Турфан, [276] который входил во владения уйгуров, также насчитывал процветающие манихейские сообщества, как об этом свидетельствуют фрески и миниатюры, связанные с этим верованием, найденные, в частности в Идикут-шахри, экспедицией Фон Ле Кока. Небезынтересно видеть на миниатюрах рядом с уйгурскими донаторами, портреты манихеиских священников в белых одеяниях, к тому же здесь мы видим первые известные персидские миниатюры. [277] Именно из Персии манихейские миссионеры доставили в то же время, что и религию, технику живописи, которую они рассматривали, и небеспричинно, как превосходное пропагандистское средство. Уйгурские донаторы также фигурируют на некоторых буддийских фресках турфанской группы памятников, в частности, Муртук-Безаклика. [278] Разодетые в величавые церемониальные костюмы, с великолепными дворцовыми одеяниями, с митрой или тиарой на голове, с дамами, предлагающими цветы, их прислугой и музыкантами, они являются свидетельством богатства и великолепия уйгурской культуры. Чуть далее на этих же буддийских фресках видны другие донаторы с бородами, тюркоиранского типа, наподобие нынешних кашгарцев, с плоскими головными уборами, в сопровождении верблюдов и мулов, они подобны буддийским магам-правителям и представляют перед нами согдийские караваны, с помощью которых уйгурская империя вошла в контакт с религиями Ирана. [279] Наконец, в уйгурском Турфа-не имеются еще несколько прелестных фресок несторианцев. Но только после 840 г., особенно в следующую эпоху во второй половине IX в. начале X в., уйгуры, изгнанные из Монголии, в большинстве своем, нашедшие убежище в Турфане, создали новое княжество, где уйгурское турфанское искусство стало развиваться, особенно в Муртук-Безаклике. Самые прекрасные уйгурские донаторы региона относятся фактически к этому вторичному периоду. [280]

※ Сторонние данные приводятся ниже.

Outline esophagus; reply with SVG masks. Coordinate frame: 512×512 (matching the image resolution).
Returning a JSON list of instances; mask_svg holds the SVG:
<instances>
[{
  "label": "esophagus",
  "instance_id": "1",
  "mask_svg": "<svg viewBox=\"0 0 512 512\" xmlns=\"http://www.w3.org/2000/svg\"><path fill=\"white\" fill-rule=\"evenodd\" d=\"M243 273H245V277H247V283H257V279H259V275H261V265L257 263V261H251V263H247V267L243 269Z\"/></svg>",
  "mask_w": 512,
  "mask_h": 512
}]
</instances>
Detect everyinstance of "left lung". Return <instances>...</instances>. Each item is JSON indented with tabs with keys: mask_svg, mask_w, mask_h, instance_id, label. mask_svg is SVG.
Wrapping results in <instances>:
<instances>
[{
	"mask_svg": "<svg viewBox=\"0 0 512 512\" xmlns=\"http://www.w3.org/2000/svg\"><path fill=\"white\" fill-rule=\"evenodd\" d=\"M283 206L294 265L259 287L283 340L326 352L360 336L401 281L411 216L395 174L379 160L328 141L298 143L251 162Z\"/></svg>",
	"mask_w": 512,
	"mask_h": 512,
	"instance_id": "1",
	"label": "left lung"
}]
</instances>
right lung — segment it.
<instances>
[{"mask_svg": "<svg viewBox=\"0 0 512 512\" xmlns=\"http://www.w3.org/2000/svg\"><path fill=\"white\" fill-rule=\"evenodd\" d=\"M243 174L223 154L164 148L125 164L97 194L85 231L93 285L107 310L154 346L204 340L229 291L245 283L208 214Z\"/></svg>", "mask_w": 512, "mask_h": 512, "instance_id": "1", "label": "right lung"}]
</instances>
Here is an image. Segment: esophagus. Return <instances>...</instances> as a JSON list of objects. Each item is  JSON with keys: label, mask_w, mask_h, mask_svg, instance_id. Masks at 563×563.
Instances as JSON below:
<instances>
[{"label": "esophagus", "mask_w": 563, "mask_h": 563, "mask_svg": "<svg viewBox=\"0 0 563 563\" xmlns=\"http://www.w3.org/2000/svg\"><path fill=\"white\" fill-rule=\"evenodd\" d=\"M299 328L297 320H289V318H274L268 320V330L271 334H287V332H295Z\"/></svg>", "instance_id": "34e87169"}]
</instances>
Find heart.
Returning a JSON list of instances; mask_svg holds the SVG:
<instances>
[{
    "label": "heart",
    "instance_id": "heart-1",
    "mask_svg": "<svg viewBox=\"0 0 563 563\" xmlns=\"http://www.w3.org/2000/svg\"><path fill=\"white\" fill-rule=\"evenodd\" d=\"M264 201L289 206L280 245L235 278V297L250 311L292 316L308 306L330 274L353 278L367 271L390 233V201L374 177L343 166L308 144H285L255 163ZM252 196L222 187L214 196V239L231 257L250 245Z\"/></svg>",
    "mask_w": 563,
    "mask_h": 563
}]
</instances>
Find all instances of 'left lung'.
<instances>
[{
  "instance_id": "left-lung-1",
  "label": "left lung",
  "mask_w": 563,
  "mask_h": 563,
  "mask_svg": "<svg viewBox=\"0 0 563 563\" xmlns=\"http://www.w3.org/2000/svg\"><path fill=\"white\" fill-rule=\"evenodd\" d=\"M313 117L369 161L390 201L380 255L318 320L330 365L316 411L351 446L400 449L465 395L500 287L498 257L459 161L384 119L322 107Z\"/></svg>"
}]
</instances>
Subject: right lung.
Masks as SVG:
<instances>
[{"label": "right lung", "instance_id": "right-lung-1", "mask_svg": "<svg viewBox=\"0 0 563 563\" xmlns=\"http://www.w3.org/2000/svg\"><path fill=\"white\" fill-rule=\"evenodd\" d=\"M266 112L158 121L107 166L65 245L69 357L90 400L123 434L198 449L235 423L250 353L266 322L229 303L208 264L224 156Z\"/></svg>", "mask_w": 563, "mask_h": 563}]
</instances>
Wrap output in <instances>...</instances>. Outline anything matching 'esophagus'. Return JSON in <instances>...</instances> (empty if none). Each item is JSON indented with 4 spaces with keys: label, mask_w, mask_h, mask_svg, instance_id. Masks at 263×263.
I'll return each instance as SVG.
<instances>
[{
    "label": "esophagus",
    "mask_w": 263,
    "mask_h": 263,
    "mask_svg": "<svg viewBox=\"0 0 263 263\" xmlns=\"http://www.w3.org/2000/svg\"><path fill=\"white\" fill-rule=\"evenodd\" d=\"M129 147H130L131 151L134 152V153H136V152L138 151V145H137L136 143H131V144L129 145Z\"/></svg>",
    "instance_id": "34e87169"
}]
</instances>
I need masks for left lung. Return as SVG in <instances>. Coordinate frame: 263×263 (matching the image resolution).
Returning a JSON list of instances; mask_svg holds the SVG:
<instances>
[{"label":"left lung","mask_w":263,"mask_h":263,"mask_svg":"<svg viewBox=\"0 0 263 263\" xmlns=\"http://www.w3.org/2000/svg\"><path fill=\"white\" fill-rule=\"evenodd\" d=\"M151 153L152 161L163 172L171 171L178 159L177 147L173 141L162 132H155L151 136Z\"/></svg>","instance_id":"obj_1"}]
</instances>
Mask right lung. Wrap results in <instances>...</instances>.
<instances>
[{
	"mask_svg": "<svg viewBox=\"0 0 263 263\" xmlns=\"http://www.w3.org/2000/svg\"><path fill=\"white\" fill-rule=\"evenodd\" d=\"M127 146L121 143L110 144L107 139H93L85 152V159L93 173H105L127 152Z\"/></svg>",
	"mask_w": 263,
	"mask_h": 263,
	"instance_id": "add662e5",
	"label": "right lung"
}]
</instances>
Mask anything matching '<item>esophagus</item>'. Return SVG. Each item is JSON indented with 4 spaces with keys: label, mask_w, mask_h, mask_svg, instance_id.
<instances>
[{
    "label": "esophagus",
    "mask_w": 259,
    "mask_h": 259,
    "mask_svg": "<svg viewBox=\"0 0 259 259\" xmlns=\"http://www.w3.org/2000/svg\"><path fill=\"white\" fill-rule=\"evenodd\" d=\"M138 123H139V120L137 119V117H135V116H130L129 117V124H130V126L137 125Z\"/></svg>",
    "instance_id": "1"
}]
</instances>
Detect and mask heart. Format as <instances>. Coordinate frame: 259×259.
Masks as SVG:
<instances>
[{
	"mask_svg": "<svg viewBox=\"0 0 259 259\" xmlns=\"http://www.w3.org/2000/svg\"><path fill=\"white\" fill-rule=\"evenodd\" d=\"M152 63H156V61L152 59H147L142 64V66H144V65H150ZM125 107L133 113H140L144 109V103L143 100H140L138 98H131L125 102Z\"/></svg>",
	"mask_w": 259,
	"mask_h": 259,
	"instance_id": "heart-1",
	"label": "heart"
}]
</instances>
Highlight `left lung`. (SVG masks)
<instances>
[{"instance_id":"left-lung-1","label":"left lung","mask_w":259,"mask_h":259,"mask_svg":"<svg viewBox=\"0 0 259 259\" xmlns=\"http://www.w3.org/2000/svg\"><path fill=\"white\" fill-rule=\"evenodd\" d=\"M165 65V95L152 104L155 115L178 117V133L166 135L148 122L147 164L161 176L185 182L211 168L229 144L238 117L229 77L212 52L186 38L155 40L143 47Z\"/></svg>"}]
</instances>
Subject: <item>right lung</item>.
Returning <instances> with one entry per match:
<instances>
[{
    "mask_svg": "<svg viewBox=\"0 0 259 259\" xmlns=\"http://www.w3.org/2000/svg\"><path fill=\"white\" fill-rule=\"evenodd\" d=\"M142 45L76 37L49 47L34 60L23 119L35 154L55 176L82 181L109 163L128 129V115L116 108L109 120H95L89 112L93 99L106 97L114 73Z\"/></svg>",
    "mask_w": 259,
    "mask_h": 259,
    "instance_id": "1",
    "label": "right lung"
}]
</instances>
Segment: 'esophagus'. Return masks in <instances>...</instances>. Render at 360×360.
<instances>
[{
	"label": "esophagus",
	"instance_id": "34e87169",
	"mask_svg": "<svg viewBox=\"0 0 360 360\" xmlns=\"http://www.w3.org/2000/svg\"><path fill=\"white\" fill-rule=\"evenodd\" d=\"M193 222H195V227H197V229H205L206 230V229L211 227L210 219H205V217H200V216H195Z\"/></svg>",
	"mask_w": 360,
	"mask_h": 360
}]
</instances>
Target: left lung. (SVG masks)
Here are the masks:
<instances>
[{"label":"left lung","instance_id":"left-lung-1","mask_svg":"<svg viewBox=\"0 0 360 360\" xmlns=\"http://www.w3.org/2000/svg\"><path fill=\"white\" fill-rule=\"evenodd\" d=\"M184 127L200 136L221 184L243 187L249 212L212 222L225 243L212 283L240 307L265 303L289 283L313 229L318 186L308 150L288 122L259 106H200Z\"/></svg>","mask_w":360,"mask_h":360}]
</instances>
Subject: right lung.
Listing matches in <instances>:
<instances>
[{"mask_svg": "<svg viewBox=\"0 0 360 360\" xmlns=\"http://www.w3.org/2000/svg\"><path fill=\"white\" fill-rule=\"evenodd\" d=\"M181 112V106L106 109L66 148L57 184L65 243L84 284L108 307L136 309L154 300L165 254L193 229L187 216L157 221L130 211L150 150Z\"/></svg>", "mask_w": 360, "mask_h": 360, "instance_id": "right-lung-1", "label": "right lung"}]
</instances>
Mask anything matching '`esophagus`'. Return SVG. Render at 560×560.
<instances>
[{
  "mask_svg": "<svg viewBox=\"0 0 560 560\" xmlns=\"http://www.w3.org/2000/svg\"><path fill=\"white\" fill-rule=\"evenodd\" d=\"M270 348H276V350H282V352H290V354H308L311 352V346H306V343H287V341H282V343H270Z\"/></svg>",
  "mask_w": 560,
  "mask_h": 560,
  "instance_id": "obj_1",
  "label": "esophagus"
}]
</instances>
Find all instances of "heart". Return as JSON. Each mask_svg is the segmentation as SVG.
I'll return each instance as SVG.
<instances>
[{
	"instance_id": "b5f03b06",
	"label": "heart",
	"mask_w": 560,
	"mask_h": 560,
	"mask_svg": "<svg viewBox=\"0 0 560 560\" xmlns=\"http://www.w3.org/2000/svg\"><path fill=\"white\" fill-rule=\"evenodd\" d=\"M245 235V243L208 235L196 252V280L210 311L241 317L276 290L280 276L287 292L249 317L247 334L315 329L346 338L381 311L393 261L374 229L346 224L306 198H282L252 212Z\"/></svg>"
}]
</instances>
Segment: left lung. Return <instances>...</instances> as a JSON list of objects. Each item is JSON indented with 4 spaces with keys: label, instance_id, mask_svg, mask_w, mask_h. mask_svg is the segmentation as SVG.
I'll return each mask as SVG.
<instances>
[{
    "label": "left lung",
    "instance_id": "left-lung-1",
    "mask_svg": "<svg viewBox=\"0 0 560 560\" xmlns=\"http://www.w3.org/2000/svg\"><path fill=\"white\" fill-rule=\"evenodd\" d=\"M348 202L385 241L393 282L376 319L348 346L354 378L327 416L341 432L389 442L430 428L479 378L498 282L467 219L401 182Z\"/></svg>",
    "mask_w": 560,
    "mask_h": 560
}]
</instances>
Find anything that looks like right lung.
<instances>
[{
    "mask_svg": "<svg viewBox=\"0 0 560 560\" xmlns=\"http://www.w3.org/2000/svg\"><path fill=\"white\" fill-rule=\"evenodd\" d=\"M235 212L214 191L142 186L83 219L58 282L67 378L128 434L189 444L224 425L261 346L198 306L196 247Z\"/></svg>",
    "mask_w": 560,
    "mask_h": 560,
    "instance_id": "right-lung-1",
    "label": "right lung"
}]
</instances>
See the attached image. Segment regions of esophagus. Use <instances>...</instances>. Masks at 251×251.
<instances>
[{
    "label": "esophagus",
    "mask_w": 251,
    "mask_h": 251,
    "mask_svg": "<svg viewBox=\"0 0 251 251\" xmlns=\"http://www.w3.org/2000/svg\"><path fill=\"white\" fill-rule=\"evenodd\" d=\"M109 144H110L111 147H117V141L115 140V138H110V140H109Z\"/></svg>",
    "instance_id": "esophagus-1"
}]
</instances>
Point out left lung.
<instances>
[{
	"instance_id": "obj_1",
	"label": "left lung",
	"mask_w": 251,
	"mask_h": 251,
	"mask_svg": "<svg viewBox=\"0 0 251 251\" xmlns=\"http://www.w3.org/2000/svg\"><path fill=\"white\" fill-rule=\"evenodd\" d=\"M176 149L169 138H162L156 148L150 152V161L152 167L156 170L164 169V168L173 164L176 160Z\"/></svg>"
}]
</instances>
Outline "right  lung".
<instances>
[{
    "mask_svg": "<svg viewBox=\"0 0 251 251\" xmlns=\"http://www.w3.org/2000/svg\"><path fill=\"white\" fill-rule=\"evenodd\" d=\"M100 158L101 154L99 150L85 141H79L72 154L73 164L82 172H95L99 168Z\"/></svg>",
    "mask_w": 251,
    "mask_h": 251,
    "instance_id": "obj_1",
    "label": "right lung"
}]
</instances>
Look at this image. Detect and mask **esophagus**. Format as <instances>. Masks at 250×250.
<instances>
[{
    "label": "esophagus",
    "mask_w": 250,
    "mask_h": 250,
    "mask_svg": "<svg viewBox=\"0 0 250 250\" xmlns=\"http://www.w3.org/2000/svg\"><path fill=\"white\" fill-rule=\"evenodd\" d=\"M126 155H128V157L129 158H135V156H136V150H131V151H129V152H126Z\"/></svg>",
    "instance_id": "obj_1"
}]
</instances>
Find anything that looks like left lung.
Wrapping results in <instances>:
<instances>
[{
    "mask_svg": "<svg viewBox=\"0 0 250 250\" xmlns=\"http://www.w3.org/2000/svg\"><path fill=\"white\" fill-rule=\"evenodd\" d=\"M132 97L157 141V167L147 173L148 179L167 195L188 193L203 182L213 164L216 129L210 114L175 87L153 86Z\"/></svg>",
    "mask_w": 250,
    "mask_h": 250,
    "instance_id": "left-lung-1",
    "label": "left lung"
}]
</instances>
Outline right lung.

[276]По свидетельству согдианской надписи Карабалгасуна, Бешбалыка, Турфана, Карашара и т. д., «4 Тугри» подчинились уйгурам к 800 г. Henning, Argi and the Tokharians, B.S.O.S., 1938, 550.
[277]См. Von Le Coq, Buddhistische Spatantike in Mittelasien, II, Manichaische Miniaturen (Berlin, 1923) et Chotscho, pi. 1-6.
[278]Von Le Coq, Chotscho, pi. 30-32 et Buddhistische Spatantike, Ш, pi. 17. Aussi E. WaldschmidtGandhara, Kutscha, Turfan pi. 16-21.
[279]Waldschmidt, Gandhara, Kutscha, TuftT, fig. 18.
[280]Уйгурский принц Турфана в X в. – Бугра Сали Тутук был изображен на одной из фресок Безаклика.
В то же время, заимствовав у Ирана или Внешнего Ирана их манихейскую религию, уйгуры переняли также в том же регионе, отчасти в Трансоксиане, согдийский алфавит, восходящий к древнесирийскому языку и сами создали на этой основе особую уйгурскую письменность, которая предназначалась в том же IX в. для замены древнего тюркского алфавита (тукю) Орхона. [281] С помощью этой новой письменности они создали национальную литературу, первую в истории тюркских литератур, на которую они переводили с иранского языка многочисленные манихейские тексты, осуществляли переводы с санскрита, кучанского и китайского языков многие буддийские тексты. [282] Уйгуры, таким образом, значительно опередили другие тюркомонгольские народы, учителями которых они оставались до эпохи Чингиз-хана.